Em tom sério e direto, o senador chamou atenção para o desequilíbrio da balança comercial entre Brasil e EUA, ressaltando que, embora o país tenha registrado superávit de US$ 74 milhões no último ano, ainda importa muito mais do que exporta, sobretudo medicamentos de alta complexidade.

“Nós importamos 60% de todos os medicamentos de alta complexidade dos Estados Unidos. E poderemos ter problema até dentro do Sistema Único de Saúde com essa beligerância estabelecida por um presidente da principal potência do mundo, que não tem a humildade de entender que ele não é um imperador global”, disparou Otto.

A crítica de Otto Alencar se dirige à escalada de tensões diplomáticas e comerciais liderada por setores conservadores do governo norte-americano.

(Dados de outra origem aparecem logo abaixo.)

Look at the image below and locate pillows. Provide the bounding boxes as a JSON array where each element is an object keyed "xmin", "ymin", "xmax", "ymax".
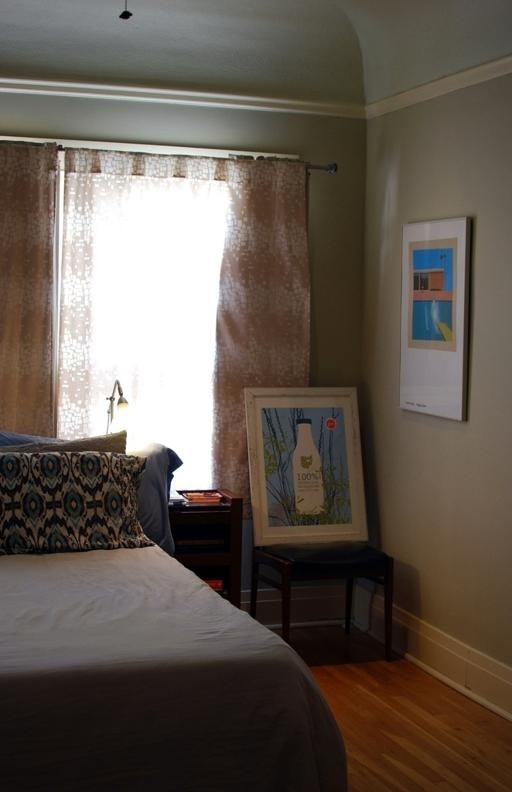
[
  {"xmin": 0, "ymin": 430, "xmax": 183, "ymax": 557},
  {"xmin": 37, "ymin": 430, "xmax": 127, "ymax": 454},
  {"xmin": 0, "ymin": 451, "xmax": 156, "ymax": 555}
]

O senador aproveitou o evento, que contou com a presença do também senador Jaques Wagner (PT), para cobrar ação política em defesa do Brasil no cenário internacional.

“Meu amigo Wagner, você que vai por lá, vai procurar o Congresso americano, a Câmara, o Senado, eu vou lhe dar uma missão. Procure um deputado democrático, converse com quem tem juízo. Se conseguirmos colocar um cidadão equilibrado de um lado e tirar um maluco do outro, já faremos um grande serviço ao nosso país”, afirmou Otto, em tom de apelo.

O discurso do senador ganhou atenção entre os presentes no evento, que reuniu lideranças políticas, prefeitos, agricultores e representantes de cooperativas. Embora o foco do encontro fosse o fortalecimento da agricultura familiar, Otto usou a ocasião para fazer um alerta mais amplo sobre a soberania nacional, a segurança sanitária e a importância de uma política externa equilibrada.

Além de levantar a preocupação com os medicamentos, o senador também ressaltou a necessidade de investimentos na indústria farmacêutica nacional, como forma de reduzir a dependência externa e proteger o sistema público de saúde de instabilidades internacionais.